--- start ---
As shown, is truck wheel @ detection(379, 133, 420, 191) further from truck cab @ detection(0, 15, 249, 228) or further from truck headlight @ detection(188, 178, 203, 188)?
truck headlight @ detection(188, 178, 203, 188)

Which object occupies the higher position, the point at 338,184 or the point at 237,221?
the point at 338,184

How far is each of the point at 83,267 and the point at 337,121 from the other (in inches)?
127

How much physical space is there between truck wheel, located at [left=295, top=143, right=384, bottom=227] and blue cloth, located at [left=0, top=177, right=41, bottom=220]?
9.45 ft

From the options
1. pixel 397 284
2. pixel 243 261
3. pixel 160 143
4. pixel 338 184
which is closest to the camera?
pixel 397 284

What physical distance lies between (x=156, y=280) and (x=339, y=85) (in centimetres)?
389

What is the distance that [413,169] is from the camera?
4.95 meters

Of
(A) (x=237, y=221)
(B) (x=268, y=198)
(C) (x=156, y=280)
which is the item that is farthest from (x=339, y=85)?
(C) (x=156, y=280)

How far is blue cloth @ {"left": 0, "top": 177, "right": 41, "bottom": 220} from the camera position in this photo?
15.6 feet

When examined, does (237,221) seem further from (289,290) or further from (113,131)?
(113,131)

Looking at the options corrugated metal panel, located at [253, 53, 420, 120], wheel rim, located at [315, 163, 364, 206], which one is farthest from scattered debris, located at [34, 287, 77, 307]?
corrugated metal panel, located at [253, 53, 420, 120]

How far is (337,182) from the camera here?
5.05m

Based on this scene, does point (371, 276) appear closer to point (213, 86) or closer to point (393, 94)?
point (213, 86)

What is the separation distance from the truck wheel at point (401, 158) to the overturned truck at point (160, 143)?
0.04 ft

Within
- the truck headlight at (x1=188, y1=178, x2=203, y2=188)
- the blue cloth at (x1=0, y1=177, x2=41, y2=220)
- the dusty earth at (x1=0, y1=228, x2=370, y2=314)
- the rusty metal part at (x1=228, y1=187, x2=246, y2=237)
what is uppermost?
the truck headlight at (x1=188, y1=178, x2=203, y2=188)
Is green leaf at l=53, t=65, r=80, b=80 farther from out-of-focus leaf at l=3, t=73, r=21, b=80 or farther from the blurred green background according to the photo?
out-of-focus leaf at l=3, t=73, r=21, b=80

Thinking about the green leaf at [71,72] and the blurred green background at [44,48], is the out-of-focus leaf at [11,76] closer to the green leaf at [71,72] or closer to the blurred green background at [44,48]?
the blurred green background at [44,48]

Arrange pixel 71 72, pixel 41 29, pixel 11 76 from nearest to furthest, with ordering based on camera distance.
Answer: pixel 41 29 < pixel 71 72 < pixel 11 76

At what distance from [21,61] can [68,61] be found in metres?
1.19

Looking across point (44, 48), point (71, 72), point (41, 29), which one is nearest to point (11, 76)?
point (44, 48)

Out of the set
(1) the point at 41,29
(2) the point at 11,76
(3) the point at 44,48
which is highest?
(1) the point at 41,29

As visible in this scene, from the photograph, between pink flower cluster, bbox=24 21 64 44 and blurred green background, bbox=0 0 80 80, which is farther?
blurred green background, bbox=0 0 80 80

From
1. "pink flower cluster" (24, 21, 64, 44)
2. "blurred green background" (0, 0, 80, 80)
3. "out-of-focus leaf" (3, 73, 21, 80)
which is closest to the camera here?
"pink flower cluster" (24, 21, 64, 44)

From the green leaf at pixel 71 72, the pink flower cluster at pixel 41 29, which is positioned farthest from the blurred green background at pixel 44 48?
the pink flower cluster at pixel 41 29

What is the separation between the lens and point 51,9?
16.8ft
--- end ---
--- start ---
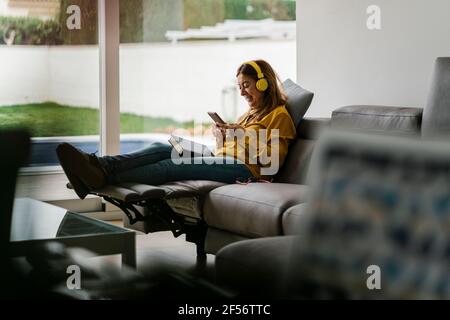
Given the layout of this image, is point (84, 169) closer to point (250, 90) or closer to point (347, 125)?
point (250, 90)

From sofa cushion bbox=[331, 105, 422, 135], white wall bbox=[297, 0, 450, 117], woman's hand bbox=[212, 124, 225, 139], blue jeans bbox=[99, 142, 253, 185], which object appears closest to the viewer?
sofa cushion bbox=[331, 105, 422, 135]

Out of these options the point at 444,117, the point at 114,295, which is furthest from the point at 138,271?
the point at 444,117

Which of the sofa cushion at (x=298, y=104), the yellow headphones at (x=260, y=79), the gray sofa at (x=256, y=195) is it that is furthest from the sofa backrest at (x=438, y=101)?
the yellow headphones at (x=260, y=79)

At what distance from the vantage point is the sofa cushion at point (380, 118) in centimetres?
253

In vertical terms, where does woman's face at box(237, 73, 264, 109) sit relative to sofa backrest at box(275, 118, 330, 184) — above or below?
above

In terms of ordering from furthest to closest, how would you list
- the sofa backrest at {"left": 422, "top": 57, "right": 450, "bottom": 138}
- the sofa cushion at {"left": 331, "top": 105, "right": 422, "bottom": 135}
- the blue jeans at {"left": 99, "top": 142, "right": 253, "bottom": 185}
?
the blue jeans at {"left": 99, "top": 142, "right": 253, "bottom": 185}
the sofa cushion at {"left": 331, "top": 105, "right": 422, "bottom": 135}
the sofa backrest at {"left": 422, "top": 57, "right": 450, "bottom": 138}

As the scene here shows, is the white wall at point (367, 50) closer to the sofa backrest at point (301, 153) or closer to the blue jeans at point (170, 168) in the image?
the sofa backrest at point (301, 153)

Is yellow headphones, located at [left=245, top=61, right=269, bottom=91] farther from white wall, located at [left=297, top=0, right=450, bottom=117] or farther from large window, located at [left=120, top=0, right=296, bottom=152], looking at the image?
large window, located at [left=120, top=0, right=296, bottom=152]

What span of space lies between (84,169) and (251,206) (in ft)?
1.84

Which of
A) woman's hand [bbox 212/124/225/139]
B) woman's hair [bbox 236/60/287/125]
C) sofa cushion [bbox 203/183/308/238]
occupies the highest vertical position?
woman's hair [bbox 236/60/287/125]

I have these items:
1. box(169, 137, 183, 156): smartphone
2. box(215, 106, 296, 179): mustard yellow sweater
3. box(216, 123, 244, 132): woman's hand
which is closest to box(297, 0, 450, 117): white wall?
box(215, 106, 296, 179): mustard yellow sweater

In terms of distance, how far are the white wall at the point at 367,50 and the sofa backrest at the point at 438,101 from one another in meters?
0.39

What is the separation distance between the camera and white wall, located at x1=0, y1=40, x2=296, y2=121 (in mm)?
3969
--- end ---
**The exercise**
Please count the lines in the items above that contain the word "centimetres" and give only that number.

**Full output**
2